Anime roundup 8/20/2013: And They Made a Most Agreeable Thump When They Hit the Ground

HxH-96 Hunter x Hunter #96 – The matchups are set! Gon and company are racing to take out the Chimera Ant King and his retinue! Now it’s time for… a switch to a completely different setting and characters!

Meteor City hasn’t been shown before, but it’s been mentioned several times throughout Hunter x Hunter going back to the very first story arc. It’s a town built on the accumulated garbage of uncounted nations, inhabited by a community which bonds on a common feeling of having been thrown away by decent society (sometimes literally). It’s the birthplace of many powerful Nen users, and the base of operations for the Phantom Troupe.

Of the six members visiting home this time, four have hitherto not been shown facing anyone powerful enough that they needed to even bother with special powers. This side story is a treat thrown to longtime viewers who want to learn more about one of the anime world’s favorite villain groups ever.

Of the new abilities on display, my favorite has to be Bonolenov crushing his opponent by summoning the awesome power of Gustav Holst. Classical music aficionados will of course have noticed that for this episode, the usual incidental music was supplemented with a minor-key variation on, yes, “Jupiter” from The Planets. Nice work there, music producer Shinya Yamada!

Gatchaman-10 Gatchaman Crowds #10 – Finally we get to see the entire Gatchaman team in action together kicking some old-fashioned butt. I have nothing to complain about other than that ’70s throwback fight music getting stuck in my head for days.

I’m pretty sure I know by now what the Neo Hundred are a fictionalized version of. The signature masks, the Japanese lolspeak, the almost immediate splintering after the one big act of destruction is accomplished? Yeah, that’s got to be Anonymous. It goes along with Katze’s revenge on Umeda for being insufficiently committed to the cause being to dox him.

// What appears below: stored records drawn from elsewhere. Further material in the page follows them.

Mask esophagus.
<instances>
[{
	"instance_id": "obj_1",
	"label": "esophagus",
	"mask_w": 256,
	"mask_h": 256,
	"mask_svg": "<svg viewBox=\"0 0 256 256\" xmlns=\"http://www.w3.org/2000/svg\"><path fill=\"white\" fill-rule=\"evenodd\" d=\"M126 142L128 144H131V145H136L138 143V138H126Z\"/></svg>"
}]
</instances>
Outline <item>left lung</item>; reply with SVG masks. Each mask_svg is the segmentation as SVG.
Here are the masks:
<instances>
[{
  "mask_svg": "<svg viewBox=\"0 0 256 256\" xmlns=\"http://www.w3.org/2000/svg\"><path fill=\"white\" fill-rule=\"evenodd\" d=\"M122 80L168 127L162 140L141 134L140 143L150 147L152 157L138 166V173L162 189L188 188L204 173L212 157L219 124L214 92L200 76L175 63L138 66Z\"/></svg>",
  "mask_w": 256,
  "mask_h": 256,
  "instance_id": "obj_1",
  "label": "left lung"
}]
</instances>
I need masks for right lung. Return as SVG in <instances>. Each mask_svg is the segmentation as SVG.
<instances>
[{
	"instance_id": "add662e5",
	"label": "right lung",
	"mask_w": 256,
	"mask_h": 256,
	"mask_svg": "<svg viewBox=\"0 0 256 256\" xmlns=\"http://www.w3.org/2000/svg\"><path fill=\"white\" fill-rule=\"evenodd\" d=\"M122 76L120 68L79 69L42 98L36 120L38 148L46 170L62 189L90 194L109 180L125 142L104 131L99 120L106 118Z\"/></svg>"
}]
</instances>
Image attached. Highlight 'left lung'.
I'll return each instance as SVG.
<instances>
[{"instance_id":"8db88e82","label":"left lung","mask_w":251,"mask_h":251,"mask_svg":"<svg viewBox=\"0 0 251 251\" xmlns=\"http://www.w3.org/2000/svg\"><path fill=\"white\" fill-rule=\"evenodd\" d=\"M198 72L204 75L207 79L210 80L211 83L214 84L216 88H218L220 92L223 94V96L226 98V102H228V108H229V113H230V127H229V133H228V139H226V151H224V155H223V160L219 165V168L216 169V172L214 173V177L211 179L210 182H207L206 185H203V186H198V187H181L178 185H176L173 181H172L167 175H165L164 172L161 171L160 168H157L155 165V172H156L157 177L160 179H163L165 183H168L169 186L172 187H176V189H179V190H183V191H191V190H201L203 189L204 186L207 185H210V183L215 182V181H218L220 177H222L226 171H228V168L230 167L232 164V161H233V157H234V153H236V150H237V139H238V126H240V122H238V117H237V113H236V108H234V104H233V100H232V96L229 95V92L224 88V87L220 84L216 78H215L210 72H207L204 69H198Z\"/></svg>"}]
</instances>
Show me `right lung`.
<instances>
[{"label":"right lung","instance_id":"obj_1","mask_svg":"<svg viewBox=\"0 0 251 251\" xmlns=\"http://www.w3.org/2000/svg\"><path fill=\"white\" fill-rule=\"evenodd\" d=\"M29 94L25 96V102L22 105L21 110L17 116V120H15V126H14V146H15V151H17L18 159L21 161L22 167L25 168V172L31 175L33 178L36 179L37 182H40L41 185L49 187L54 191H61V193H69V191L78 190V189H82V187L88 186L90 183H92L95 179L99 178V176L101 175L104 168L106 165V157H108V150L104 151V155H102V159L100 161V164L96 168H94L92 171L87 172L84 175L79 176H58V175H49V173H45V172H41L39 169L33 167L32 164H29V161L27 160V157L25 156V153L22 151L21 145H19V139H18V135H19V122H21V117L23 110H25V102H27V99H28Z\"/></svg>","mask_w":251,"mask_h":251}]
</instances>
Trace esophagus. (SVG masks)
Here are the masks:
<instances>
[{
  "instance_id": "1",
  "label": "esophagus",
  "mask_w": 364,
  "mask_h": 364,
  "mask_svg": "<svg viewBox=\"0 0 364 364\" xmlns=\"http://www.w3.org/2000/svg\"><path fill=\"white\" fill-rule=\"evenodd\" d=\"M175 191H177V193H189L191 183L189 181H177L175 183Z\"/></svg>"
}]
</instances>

Here we also get to see the marvelously sophisticated Japanese disaster-preparation system, developed over many experiences with typhoons and earthquakes, springs into action. (See this post, written shortly after the earthquake and tsunami of 2011, for close-up look at just how sophisticated it is.) There is truly no nation on this planet better prepared to deal calmly and efficiently with invisible spectral monsters gallivanting through an urban center just as the Internet becomes unsafe to use.

Eccentric-11 The Eccentric Family #11 – And the answer to who’s going to save the day now is: Benten becoming increasingly tsundere and Kaisei turning into an action hero.

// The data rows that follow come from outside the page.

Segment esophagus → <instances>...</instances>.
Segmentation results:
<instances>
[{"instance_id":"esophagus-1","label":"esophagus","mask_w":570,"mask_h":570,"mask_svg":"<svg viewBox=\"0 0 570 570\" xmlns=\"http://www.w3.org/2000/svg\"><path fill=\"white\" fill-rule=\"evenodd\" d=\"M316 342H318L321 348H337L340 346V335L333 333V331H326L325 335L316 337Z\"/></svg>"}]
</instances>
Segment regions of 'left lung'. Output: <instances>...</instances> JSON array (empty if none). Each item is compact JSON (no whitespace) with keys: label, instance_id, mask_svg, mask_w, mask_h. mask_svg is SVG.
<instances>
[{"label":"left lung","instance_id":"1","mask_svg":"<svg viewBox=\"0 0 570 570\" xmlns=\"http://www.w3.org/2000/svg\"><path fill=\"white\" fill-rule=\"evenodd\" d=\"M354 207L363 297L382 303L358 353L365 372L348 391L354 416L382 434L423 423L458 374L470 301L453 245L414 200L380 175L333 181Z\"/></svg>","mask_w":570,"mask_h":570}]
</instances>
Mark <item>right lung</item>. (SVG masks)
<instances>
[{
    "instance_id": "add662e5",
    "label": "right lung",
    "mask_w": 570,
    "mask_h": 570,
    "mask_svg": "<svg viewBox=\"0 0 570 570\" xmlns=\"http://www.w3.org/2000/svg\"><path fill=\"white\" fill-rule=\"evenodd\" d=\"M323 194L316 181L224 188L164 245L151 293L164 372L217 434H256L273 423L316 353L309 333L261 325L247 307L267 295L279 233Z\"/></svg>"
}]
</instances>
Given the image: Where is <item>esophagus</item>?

All right, I need to explain “tsundere”. It’s a portmanteau of tsuntsun “aloof, morose” and deredere “lovestruck, mooning, flirting”. As that suggests, it’s applied to characters, almost always female ones, who are cold, hostile, or outright violent toward the male lead, but ultimately reveal a kinder side and turn out to be in love with him. Benten insisting that she isn’t doing this for Yasaburō’s benefit, she’s planning to eat whoever gets brought to the table, and she just needed an umbrella is absolutely classic tsundere.

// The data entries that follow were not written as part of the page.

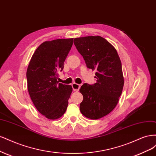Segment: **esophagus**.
<instances>
[{"label": "esophagus", "mask_w": 156, "mask_h": 156, "mask_svg": "<svg viewBox=\"0 0 156 156\" xmlns=\"http://www.w3.org/2000/svg\"><path fill=\"white\" fill-rule=\"evenodd\" d=\"M80 84H78V83H73L72 84V87H73V89L74 91H78L79 89L80 88Z\"/></svg>", "instance_id": "34e87169"}]
</instances>
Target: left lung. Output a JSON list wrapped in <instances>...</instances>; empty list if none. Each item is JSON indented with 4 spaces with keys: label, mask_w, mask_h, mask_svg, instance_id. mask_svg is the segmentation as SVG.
Returning <instances> with one entry per match:
<instances>
[{
    "label": "left lung",
    "mask_w": 156,
    "mask_h": 156,
    "mask_svg": "<svg viewBox=\"0 0 156 156\" xmlns=\"http://www.w3.org/2000/svg\"><path fill=\"white\" fill-rule=\"evenodd\" d=\"M74 44L87 68L97 71V82L84 83L80 89L83 97L80 112L97 120L111 113L119 102L124 83L121 62L117 50L101 36L74 38Z\"/></svg>",
    "instance_id": "8db88e82"
}]
</instances>
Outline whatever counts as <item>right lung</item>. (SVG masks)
I'll use <instances>...</instances> for the list:
<instances>
[{
	"instance_id": "right-lung-1",
	"label": "right lung",
	"mask_w": 156,
	"mask_h": 156,
	"mask_svg": "<svg viewBox=\"0 0 156 156\" xmlns=\"http://www.w3.org/2000/svg\"><path fill=\"white\" fill-rule=\"evenodd\" d=\"M73 44V38L44 41L37 48L28 65L30 97L38 112L48 119L60 118L67 108L72 86L58 83L57 78Z\"/></svg>"
}]
</instances>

DayBreak-11  Day Break Illusion #11 – At last, there’s the philosophical debate between Schrödinger and Laplace. That turned out to be somewhat less epic than I’d hoped.

Which describes this whole series pretty well, at this point. It started off looking like an ambitious attempt to play off of Madoka Magica, but now it feels like it’s just floundering around inflicting random cruelty on characters in order to generate drama.

In that regard, the revelation of the special circumstances of Akari’s birth is a further disappointment. Part of the greatness of Madoka Magica was that Madoka wasn’t ordained to be special from the start; she became important because of what she did and what she inspired her friend to do.